Gwyn had himself a snappy little paean to Big Steve in yesterday's Globe and Mail, titled Some vital perspective on the economic record. Oddly enough, it appeared just as a recent research paper by economist Jim Stanford was getting some traction. Stanford's conclusion?
The Harper gang have been the worst stewards of Canada's economy in the post-war era.
Now if there's one thing Mr. Morgan hates almost as much as big government, it's lefty economists. Gywn comes to Harper's rescue by claiming that the hoo-ha over Harper's long-promised surplus having, at the eleventh hour, become a deficit, is taking a tiny tiny deficit and blowing it out of all perspective. "How significant is a $2.9 billion change in an $890 billion budget? The answer is that it amounts to less than a third of one percent," Gwyn dismissively informs us.

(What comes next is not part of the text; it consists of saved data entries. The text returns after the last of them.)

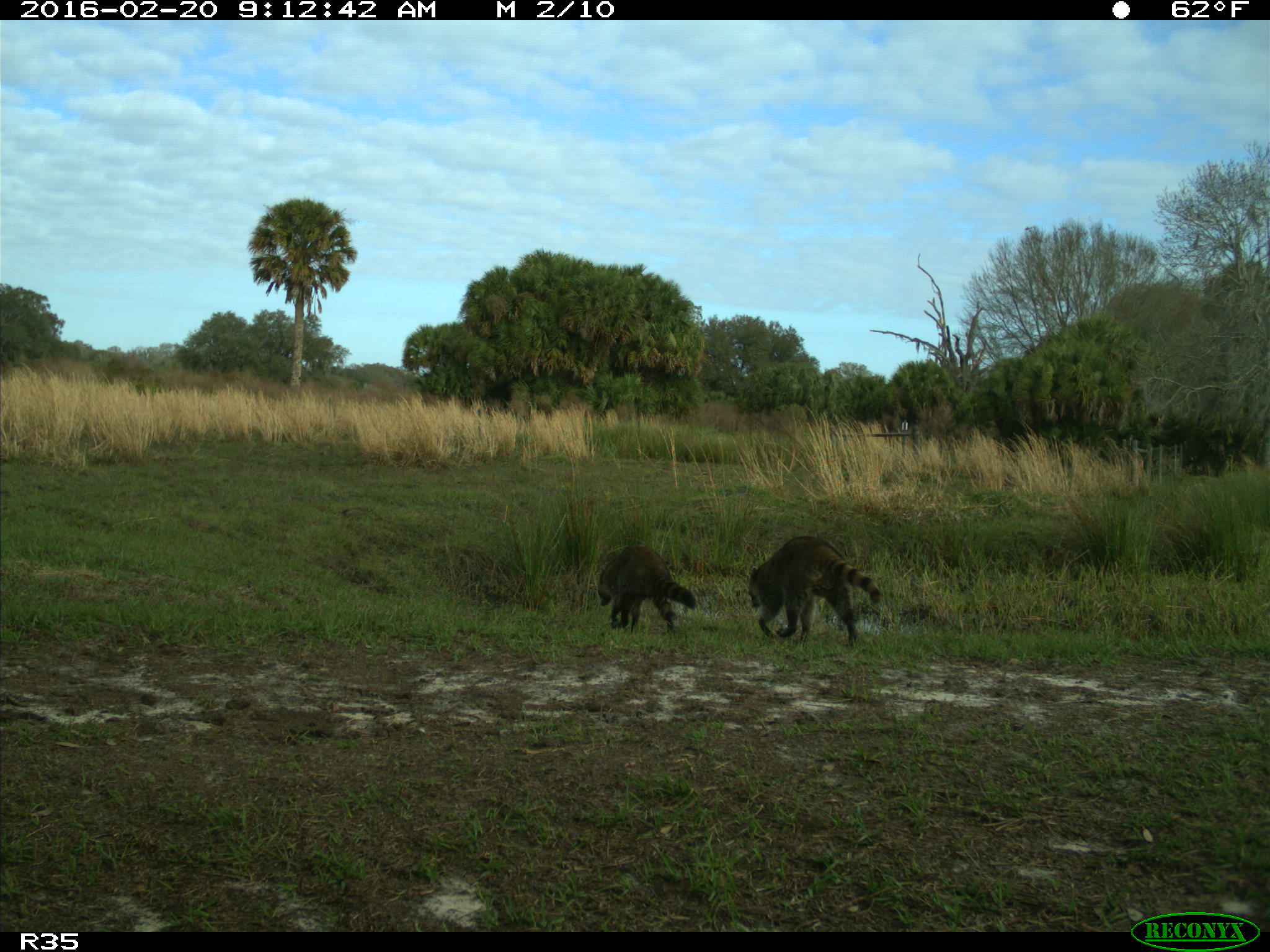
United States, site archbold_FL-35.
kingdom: Animalia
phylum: Chordata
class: Mammalia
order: Carnivora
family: Procyonidae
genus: Procyon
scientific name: Procyon lotor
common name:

Except Gwyn has one little fact wrong; the federal budget is about $620 billion less than the imaginary number he made up for his article. So that $2.9 billion trifle is over one percent, not "less than one third of 1 per cent."
That's the problem with folks who see "big government" as a monster hiding under the bed; it gets so much bigger in the imagination than it actually is in reality. Or maybe there's some "unreported budget" coming from the same wizards who invented that Harperite stroke of genius, the increase in "unreported crime."
Be that as it may, Gwyn does bring us some perspective. He's obviously a big-picture guy who doesn't fuss too much about the accuracy of the details... maybe that explains how tens of millions in bribe money wafted out of the SNC-Lavalin accounts while he was chair of the board of directors.